(Spatial question entries)
## begin
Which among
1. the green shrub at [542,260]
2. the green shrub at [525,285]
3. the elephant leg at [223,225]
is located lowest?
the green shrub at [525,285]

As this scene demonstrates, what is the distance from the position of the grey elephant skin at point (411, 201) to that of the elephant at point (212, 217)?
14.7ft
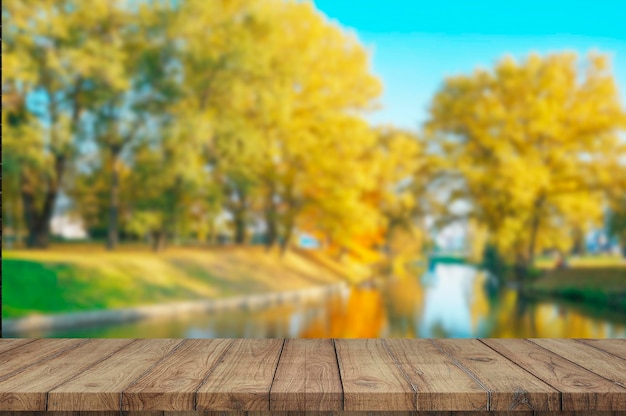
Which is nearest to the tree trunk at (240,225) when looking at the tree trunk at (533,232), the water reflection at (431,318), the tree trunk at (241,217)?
the tree trunk at (241,217)

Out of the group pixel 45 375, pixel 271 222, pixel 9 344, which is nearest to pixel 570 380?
pixel 45 375

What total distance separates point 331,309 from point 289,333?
41 cm

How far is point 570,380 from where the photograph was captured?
1.36 m

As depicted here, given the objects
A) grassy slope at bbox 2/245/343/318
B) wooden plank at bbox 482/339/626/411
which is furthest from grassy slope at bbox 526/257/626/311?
wooden plank at bbox 482/339/626/411

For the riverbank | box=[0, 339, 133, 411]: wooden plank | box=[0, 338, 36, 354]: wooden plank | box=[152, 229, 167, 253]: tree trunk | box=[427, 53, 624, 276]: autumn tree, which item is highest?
box=[427, 53, 624, 276]: autumn tree

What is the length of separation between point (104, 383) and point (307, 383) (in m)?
0.41

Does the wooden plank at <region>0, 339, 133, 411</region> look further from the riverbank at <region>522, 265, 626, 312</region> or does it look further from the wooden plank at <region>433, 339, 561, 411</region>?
the riverbank at <region>522, 265, 626, 312</region>

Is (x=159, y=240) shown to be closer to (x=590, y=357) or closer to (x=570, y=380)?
(x=590, y=357)

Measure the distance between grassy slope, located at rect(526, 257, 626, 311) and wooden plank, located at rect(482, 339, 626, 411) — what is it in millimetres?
3737

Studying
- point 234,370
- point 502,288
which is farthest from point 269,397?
point 502,288

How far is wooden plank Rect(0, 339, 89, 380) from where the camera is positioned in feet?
4.83

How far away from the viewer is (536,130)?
553cm

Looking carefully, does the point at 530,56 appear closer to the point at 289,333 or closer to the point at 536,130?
the point at 536,130

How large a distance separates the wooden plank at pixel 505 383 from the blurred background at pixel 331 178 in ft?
11.6
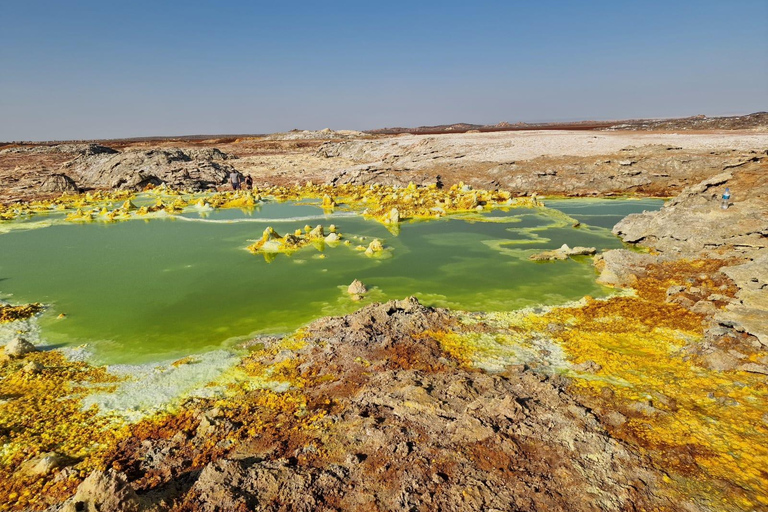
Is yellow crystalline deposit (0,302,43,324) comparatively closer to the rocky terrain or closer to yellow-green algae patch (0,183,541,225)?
yellow-green algae patch (0,183,541,225)

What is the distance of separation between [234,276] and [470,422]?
7.68 m

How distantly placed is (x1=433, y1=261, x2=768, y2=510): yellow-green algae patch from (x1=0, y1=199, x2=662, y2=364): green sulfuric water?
43.9 inches

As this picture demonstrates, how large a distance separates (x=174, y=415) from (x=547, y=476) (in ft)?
13.7

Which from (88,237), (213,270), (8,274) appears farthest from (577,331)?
(88,237)

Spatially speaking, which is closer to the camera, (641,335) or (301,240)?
(641,335)

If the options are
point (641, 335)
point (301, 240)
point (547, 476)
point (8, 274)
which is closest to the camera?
point (547, 476)

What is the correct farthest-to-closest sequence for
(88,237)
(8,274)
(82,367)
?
(88,237) < (8,274) < (82,367)

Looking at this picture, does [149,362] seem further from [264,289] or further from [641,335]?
[641,335]

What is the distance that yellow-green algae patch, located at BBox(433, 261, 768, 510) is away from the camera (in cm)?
406

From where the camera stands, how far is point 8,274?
1073cm

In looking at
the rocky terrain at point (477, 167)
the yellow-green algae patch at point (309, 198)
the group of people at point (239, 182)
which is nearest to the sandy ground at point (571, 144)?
the rocky terrain at point (477, 167)

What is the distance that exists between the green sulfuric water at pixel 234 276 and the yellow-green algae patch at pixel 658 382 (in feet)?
3.66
## end
*TASK GOAL*:
Copy out, word for word, every line of the items from the line containing "Which from (88,237), (213,270), (8,274)" through the last line of the items.

*TASK OUTPUT*:
Which from (88,237), (213,270), (8,274) appears farthest from (577,331)?
(88,237)

Spatially speaking, which is closer to the camera, (641,335) or (301,240)?
(641,335)

If the options are
point (641, 335)
point (301, 240)
point (547, 476)
point (8, 274)
which is closest to the camera?
point (547, 476)

What is the correct farthest-to-closest sequence for
(88,237)
(8,274)
(82,367)
?
(88,237) < (8,274) < (82,367)

Looking at this picture, does [149,362] seem further from [264,289] or further from [641,335]?
[641,335]

What is the distance that yellow-green algae patch, located at BBox(433, 261, 768, 510) is away from the camera (in cm)?
406

From where the camera stands, how far is point 8,274?
1073cm

In looking at
the rocky terrain at point (477, 167)
the yellow-green algae patch at point (309, 198)
the group of people at point (239, 182)
which is nearest to the sandy ground at point (571, 144)?
the rocky terrain at point (477, 167)

What is the distance that exists between the green sulfuric water at pixel 234 276 and the yellow-green algae patch at pixel 658 382 (in feet)?
3.66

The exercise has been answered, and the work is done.